This week until next Monday is a whole lot of work!
Not full walkthroughs but pretty good run-throughs: Two Minute Papers
Looks like a new channel aimed at going in-depth. His VAE video is great: ArXiv Insights
yes, we will see this in the segmentation problem (unet, linknet and other models)
Single Shot Detection or the SSD Multibox work Jeremy discussed has a lot of new concepts such as matching problem, non maximum suppression, re-thought loss functions.
I found this useful to give me a quick grasp of the terms: https://towardsdatascience.com/understanding-ssd-multibox-real-time-object-detection-in-deep-learning-495ef744fab
Hope you do too
they only covered limited papers, till date. New channel, hopefully we can get to see more.
Good that we have holidays this weekend. Perfect timing !
Going through the code as well as the papers will be extremely challenging.
the camera input goes through SSD in most of the autonomous cars. but of course they have lidars and other instruments as well, generating auxiliary information.
Is the maximum number of objects detected limited by anything? Like if I had 9 anchor boxes, would I be limited to 9 objects being detected?
If you didn’t scale the anchor boxes or change the dimensions, then yes. just 9.
In the examples Jeremy gave, it had 3 size scaling and 3 aspect ratios (1:2, 1:1, 2:1) for each box, so you can detect maximum of 81 objects.
I see your point, but I’m still confused if this would matter when pushing the gradients. The weights are changed based on how much the loss change w.r.t. to them, I’m not certain that if one loss being 10 times bigger than the other directly correlates on the weights being 10x more sensible to this loss.
I’ve this question for a long time, probably I need to do some math to see it
no…the only thing that will limit you is the number of classes you are trying to predict.
For the object detection history slide Jeremy showed, this famous blog post provides a lot of the details: https://towardsdatascience.com/deep-learning-for-object-detection-a-comprehensive-review-73930816d8d9
I also liked a TED talk by the YOLO researcher: https://www.youtube.com/watch?v=Cgxsv1riJhI
…At that particular position where (k=9) anchor boxes were generated.

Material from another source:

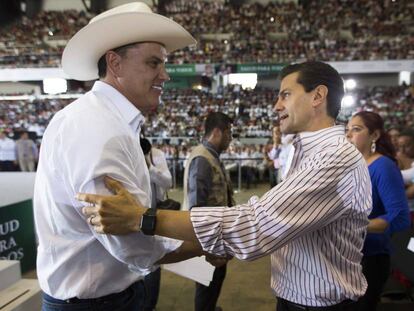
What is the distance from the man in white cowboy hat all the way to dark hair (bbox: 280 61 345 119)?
1.89ft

Right, I meant more “if there were 9 base square boxes and created 9 anchor boxes for each one, you can only detect up to 81 objects.” There will always be limitations for the number of objects you can detect based on your design choice.
I had a lot of context going into this lesson which really helped. Here’s a list of videos and papers, roughly in order, that I went through during my Computer Vision deep dive:
Also arXiv-vanity converts papers to HTML and makes them a bit easier on the eyes.
Of all of them, the two CS231N lectures, both taught by J.Johnson were the most important for me. They both present something of a history and logical progression of Object Detection methods; with the first halves being about R-CNN (region-based ConvNets) and the latter halves on SSDs. I highly recommend these two for conceptual background for this lesson. Everything here (except Focal Loss) is covered in them.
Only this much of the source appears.